# START OF DOCUMENT TEXT
IT was fantastic! meeting the SUDO room last Tuesday. I hope this is not too much detail

*** Please tell me how... the best way for me to get in there Monday to be able to look over the sizes of the parts etc mostly bolts I will need to complete the base hopefully Monday. Any suggestions on hardware mounting cameras? We might need to mount/un-mount/align cameras for each session. The original mounting brackets were replaced(at some point) with blocks of wood with holes to accommodate various sizes and positions of cameras.

(Does the below or some version of it need a wiki page?)
# END OF DOCUMENT TEXT
== GIVEN PROBLEM ==
Carry on the message to the SUDO room about mounting cameras from the point where it stops. The entries that come next have no connection to the message to the SUDO room.
# START OF SUPPLIED INFORMATION
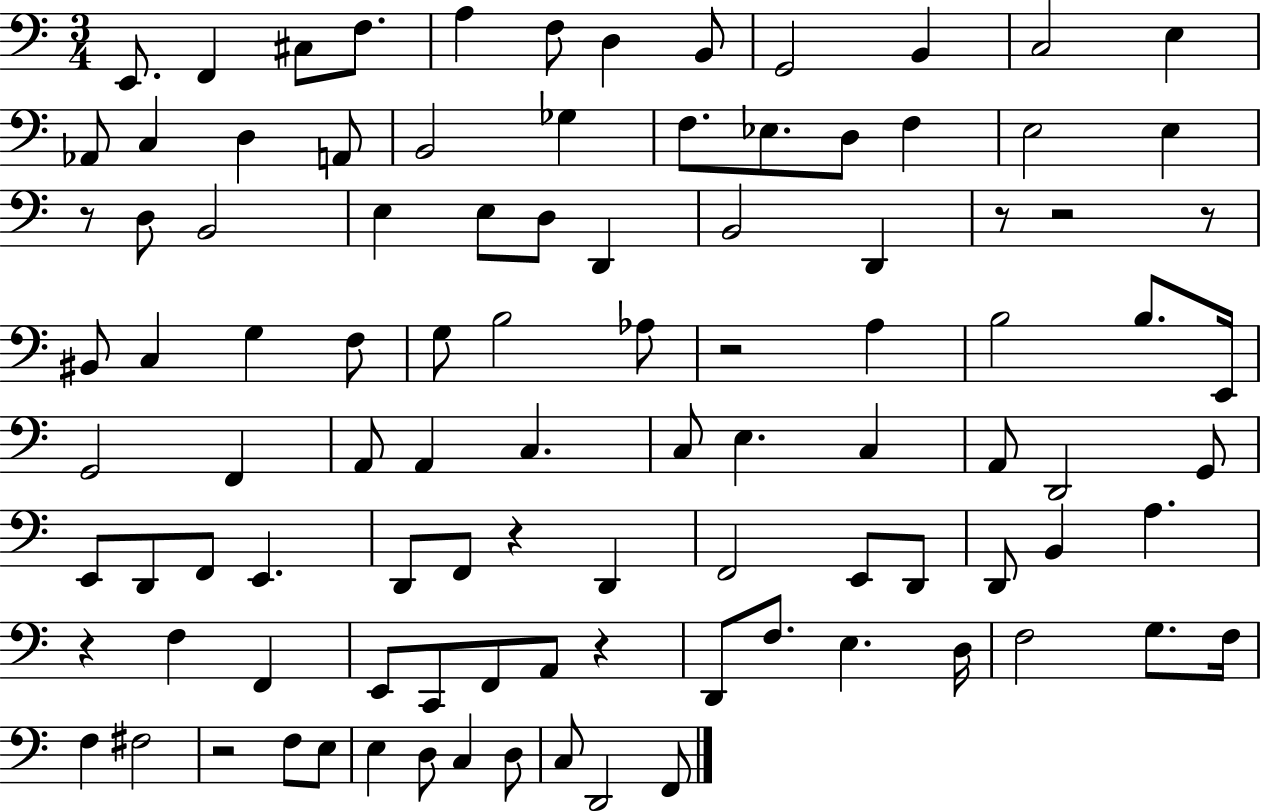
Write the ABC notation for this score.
# END OF SUPPLIED INFORMATION
# START OF SUPPLIED INFORMATION
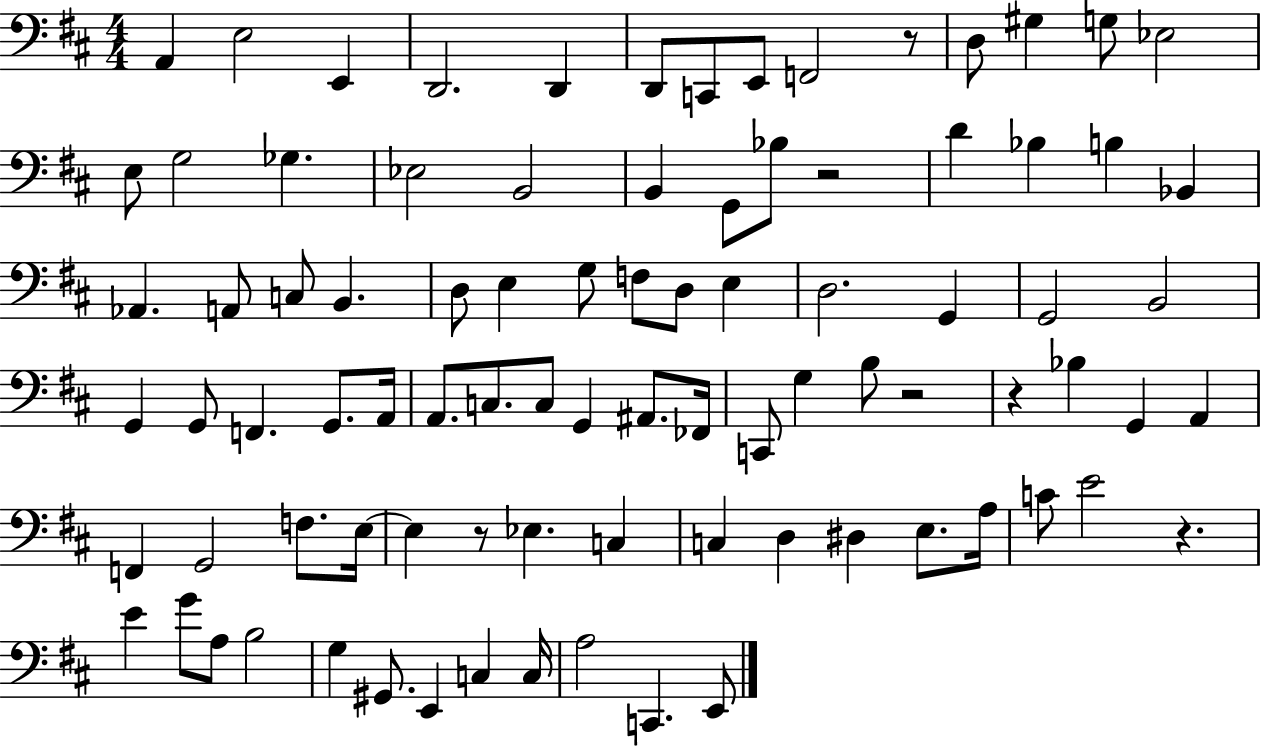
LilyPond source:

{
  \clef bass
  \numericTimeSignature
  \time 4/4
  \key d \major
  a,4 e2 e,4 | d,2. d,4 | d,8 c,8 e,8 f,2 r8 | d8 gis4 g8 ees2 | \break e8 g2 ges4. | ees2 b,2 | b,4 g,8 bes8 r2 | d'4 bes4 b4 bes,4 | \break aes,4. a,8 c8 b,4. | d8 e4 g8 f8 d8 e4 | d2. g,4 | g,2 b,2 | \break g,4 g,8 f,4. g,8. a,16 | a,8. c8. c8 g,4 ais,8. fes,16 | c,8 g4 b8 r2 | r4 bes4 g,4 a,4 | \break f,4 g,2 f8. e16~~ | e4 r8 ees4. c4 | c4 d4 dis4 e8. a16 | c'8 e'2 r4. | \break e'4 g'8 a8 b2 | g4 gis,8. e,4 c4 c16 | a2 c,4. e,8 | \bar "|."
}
# END OF SUPPLIED INFORMATION
== TASK RESULT ==
1-2-18, The Sudo room collective et al with Dany from Noisebridge and Jacques assembled SUDO's book scanner "base." See at diybookscanner.org "Book Scanner Rigs" a basic diagram and list of hardware (w/out lights & cams) - with lights & cams, could be called a "rig." I think the distinction is important introducing people to the concept:

The base is essential for an operator to mount cameras (connected to a computer), as she flips the pages of a book, running the "capture" software because, the hundreds of images captured comprising the pages of a book should be aligned (as much as possible) similarly in 3 dimensions - so that "post-processing" software can determine what and where everything is to automatically align, process, OCR etc and then create a digital book.

"After capture, you will have a folder full of images. Turning those images into an eBook is called 'post-processing'. What steps this actually entails depends on your needs. Some people want to compress things down as much as possible and extract the text of the book using OCR. Others just want to crop each image to the page and bind them into a PDF."  diybookscanner.org/en/intro.html

These two links provide images and discussion of this particular scanner. Someone dubbed the model: Reese 1.0
(This diybookscanner.org/archivist is the "Reese 2.0" model named and sold as "The Archivist". Very similar to the 1.0 probably.)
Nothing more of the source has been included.